In winter, when it gets dark early, we ride through the sunsets. I time it so we ride away from the blinding light of the setting sun, then, an hour or so later, back into the rich colours that fill the sky and signal the coming of evening. The change in temperature is hard to juggle: it can be warm on the away journey, freezing on the return. At the beginning of the ride I tie an extra jacket around Alex’s waist in case he needs it. The away journey is all sun-dappled green, long dark shadows on grass turned to gold. We ride up to Meadowbank Ferry, rest a short while on a cold metal bench in the red glow of Alex’s rear tail light, watch people fish off the jetty in their puffer jackets. A little later, on the return journey, there’s that magical turning point: in a matter of minutes the parklands and suburbs darken, the sky goes pink, red, yellow, and everything turns to silhouette. On our left, the Parramatta River slowly ripples black light. On the path, Alex peddles in front of me. Out of the darkness I watch the rims of his tires, each circled with a stripe of reflective paint, whirl silver in my headlights. All around us the grass gives off a moist, chilly breath. From time to time, we pass under the big trees that rise up over the path, their teeming leaves ink black, shivering in the cold. When we ride in the dark, Alex’s manic bursts of energy rarely happen. He rides with a steady, even rhythm, as if some great weight has lifted from him, as if the dazzle of the world has been muted and his soul can rise up to fill and calm his body.

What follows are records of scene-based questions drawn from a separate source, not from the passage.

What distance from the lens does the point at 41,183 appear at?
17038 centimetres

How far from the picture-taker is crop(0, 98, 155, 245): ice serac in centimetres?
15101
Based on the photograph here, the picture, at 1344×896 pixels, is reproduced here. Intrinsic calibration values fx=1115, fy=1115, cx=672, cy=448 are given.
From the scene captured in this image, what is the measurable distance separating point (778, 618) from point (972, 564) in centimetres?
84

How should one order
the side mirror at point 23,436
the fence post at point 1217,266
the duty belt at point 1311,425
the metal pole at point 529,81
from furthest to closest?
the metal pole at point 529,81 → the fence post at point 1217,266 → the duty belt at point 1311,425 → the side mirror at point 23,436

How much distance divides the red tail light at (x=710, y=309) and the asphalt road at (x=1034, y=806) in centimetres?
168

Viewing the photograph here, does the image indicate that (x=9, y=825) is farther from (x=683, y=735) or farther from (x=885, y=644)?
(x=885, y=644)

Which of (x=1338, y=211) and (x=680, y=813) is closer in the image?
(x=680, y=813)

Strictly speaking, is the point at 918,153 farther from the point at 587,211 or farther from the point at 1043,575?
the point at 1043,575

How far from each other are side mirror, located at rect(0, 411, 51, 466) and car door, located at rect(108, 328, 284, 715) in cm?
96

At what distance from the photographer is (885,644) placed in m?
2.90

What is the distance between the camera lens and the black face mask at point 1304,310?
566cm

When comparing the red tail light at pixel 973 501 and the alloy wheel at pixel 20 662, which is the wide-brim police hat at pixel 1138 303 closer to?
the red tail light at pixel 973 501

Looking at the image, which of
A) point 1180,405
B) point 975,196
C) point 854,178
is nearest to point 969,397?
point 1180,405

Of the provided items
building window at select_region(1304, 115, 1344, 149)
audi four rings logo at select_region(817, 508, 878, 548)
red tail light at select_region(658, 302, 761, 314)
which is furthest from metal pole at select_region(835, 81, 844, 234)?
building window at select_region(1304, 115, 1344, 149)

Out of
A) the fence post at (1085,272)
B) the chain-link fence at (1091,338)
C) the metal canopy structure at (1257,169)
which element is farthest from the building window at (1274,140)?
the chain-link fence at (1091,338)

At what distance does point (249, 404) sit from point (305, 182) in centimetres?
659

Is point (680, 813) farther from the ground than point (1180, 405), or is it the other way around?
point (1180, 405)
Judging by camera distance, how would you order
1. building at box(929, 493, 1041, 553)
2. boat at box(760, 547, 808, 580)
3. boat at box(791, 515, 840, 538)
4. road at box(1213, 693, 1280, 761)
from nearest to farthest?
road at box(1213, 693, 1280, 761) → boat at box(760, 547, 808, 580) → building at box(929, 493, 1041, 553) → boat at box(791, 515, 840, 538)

When it’s dark the path is largely deserted, and I ride immersed in his silence, his deep, inexplicable, inexplicably satisfying silence. My headlight lights up the stretch of path between us, this space of vigilance, this space that separates and connects us, that expands and contracts with our energy. I ride behind, he rides ahead, the space between us the middle of life. Adolescent boy, ready to enter adulthood, all its challenges, all its struggles, standard struggles he will largely be spared, other struggles I will never fathom. Older man, not yet old but soon to be old, struggles largely over, but not over yet. On my bicycle my body is bent forward, as if on guard to dull the impact of some future blow. On his bicycle Alex rides tall, shoulders pulled back, standing in the pedals to conquer the hills. ‘Dinner soon, Alex,’ I say from behind, for no particular reason. Dinner soon.


Notes

The challenging behaviours my son experienced during the period this essay covers, the mid 2010s, have largely passed. It is now clear they were caused by the physical and developmental changes related to puberty and adolescence.

Many thanks to Parramatta Arts Studio, where an early draft of this essay was written during my 2019 residency.